Notice that we are very explicit with hostname, service name, and they shall match what’s in the Zookeeper configuration environment.

Kafka (broker)

We need specify the broker ID, point it to previously configured Zookeeper, and configure the listeners and advertisers. Notice that we configure the broker so we can access it both via kafka-1:9020 from other docker containers and local:29092 from your house machine.

These are the only things you have to configure. however we’ll add a few nice things.

All further settings in the following gist are optional and quite opinionated.

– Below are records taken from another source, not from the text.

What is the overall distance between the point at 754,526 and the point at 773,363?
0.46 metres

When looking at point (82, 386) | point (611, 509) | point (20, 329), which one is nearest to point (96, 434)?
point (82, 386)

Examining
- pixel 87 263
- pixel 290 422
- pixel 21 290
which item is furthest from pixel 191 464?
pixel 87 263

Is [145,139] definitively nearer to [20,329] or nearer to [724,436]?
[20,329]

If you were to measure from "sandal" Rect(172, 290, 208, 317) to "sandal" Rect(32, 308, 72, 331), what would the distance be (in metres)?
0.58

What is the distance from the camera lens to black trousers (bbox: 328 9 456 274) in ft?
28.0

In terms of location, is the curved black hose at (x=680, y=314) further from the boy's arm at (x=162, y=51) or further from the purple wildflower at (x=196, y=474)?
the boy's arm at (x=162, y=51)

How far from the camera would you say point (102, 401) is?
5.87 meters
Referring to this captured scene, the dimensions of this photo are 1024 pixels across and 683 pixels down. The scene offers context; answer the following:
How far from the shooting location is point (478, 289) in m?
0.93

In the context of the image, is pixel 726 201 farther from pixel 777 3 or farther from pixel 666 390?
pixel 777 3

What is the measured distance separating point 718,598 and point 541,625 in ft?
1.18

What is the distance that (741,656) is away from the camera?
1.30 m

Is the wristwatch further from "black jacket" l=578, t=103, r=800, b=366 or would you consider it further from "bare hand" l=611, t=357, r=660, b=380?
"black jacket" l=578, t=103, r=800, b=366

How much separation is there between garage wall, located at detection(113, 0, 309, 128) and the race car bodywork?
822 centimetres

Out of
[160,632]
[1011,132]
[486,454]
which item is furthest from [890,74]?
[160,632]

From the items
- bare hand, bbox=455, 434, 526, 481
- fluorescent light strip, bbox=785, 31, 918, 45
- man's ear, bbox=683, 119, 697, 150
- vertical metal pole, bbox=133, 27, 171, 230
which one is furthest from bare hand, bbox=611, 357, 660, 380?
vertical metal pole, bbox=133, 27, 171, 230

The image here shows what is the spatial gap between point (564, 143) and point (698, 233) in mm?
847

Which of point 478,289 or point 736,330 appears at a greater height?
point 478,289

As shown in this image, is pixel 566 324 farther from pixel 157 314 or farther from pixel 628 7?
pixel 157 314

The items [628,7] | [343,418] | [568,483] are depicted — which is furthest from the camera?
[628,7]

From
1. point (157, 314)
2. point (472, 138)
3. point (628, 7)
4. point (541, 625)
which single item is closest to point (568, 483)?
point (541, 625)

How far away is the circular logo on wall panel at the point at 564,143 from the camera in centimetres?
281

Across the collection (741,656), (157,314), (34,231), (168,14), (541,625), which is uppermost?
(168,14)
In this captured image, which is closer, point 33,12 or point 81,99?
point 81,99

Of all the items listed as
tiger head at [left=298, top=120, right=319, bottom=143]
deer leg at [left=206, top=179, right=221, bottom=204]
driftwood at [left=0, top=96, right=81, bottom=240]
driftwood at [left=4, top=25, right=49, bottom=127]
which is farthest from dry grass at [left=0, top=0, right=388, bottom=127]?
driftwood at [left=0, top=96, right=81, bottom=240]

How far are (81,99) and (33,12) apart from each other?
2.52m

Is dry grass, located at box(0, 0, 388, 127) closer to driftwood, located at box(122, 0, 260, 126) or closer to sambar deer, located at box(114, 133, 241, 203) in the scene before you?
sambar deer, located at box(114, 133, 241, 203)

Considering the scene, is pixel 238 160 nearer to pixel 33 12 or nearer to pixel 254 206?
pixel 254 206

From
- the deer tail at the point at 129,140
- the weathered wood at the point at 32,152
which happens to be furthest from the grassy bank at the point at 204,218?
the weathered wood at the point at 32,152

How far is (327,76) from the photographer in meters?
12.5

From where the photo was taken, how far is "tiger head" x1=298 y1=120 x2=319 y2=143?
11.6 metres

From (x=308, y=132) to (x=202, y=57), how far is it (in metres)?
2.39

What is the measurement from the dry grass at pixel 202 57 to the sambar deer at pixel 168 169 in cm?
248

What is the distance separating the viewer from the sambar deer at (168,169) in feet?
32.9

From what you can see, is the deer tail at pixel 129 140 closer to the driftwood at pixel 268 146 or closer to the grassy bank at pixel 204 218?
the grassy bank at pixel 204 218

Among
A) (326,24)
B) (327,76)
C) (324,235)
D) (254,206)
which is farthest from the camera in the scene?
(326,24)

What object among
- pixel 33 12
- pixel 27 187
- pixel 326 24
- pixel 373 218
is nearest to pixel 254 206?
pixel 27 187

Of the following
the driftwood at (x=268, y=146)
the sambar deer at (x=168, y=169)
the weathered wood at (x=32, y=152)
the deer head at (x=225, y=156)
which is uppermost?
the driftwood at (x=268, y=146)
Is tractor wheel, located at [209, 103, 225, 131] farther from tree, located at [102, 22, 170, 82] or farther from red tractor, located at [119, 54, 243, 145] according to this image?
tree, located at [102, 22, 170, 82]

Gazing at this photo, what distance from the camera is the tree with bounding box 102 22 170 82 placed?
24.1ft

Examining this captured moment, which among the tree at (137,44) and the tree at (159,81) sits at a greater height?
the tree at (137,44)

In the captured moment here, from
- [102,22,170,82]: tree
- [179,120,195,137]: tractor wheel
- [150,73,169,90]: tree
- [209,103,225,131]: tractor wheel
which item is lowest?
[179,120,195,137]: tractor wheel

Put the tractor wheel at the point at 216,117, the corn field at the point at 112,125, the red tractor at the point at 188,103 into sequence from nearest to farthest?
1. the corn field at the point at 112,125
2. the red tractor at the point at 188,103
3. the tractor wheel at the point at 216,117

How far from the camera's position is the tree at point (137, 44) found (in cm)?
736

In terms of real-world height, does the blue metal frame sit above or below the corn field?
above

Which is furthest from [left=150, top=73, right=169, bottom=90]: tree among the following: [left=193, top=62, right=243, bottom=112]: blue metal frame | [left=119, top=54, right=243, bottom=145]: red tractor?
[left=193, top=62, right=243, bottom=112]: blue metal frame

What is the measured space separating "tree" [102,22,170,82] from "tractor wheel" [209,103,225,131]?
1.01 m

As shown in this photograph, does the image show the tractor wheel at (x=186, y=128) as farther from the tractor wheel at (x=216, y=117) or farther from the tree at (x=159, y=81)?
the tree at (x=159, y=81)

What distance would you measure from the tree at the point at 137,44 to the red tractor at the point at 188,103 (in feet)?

# This will be our first and only broker
KAFKA_BROKER_ID=1
# Define listeneres for accessing broker both inside Docker and from host machine
KAFKA_LISTENER_SECURITY_PROTOCOL_MAP=PLAINTEXT:PLAINTEXT,PLAINTEXT_HOST:PLAINTEXT
KAFKA_ADVERTISED_LISTENERS=PLAINTEXT://kafka-1:9092,PLAINTEXT_HOST://localhost:29092
# Zookeeper connection
KAFKA_ZOOKEEPER_CONNECT=zookeeper-1:2181

# In dev, we do not need Confluent metrics
CONFLUENT_SUPPORT_METRICS_ENABLE=false

# As well, we can add some heap pressure
KAFKA_HEAP_OPTS=-Xms256M -Xmx256M -verbose:gc

# In development enviroment, auto-creating topics (and deleting them) could be convenient
KAFKA_AUTO_CREATE_TOPICS_ENABLE=true
KAFKA_DELETE_TOPIC_ENABLE=true

# Eight partitions is more than enough for development
KAFKA_NUM_PARTITIONS=8

# Retain offsets for 31 days - in case you work on your project not that often
KAFKA_OFFSETS_RETENTION_MINUTES=44640

# Since we have just one broker, set replication factors to just one
KAFKA_DEFAULT_REPLICATION_FACTOR=1
KAFKA_OFFSETS_TOPIC_REPLICATION_FACTOR=1
KAFKA_TRANSACTION_STATE_LOG_REPLICATION_FACTOR=1
KAFKA_TRANSACTION_STATE_LOG_MIN_ISR=1
KAFKA_MIN_INSYNC_REPLICAS=1

# In development environ, we do not need to many threads
KAFKA_NUM_RECOVERY_THREADS_PER_DATA_DIR=1
KAFKA_NUM_NETWORK_THREADS=3
KAFKA_NUM_IO_THREADS=3

# Configure default log cleanup. You can override these on per-topic basis
KAFKA_LOG_CLEANUP_POLICY=compact

KAFKA_LOG_RETENTION_BYTES=-1
KAFKA_LOG_RETENTION_CHECK_INTERVAL_MS=300000
KAFKA_LOG_RETENTION_HOURS=-1

KAFKA_LOG_ROLL_HOURS=24
KAFKA_LOG_SEGMENT_BYTES=1048576
KAFKA_LOG_SEGMENT_DELETE_DELAY_MS=60000

The service description only adds zookeeper-1 dependency and a volume for Kafka logs

    kafka-1:
    image: confluentinc/cp-kafka:5.0.0
    hostname: kafka-1
    container_name: kafka-1
    stop_grace_period: 3m
    depends_on:
      - zookeeper-1
    ports:
      - "29092:29092"
    env_file:
      - kafka.env
    volumes:
      - kafka-1-data:/var/lib/kafka/data/

Schema registry

The Schema registry is the easiest to configure. Here’s the environment:

SCHEMA_REGISTRY_HOST_NAME=schema-registry
SCHEMA_REGISTRY_KAFKASTORE_CONNECTION_URL=zookeeper-1:2181
KAFKA_HEAP_OPTS=-Xms32M -Xmx32M -verbose:gc

and the service:

  schema-registry:
    image: confluentinc/cp-schema-registry:5.0.0
    hostname: schema-registry
    container_name: schema-registry
    depends_on:
      - zookeeper-1
      - kafka-1
    ports:
      - "8081:8081"
    env_file:
      - schema-registry.env

Running it all together

we can start the whole stack with just docker-compose up!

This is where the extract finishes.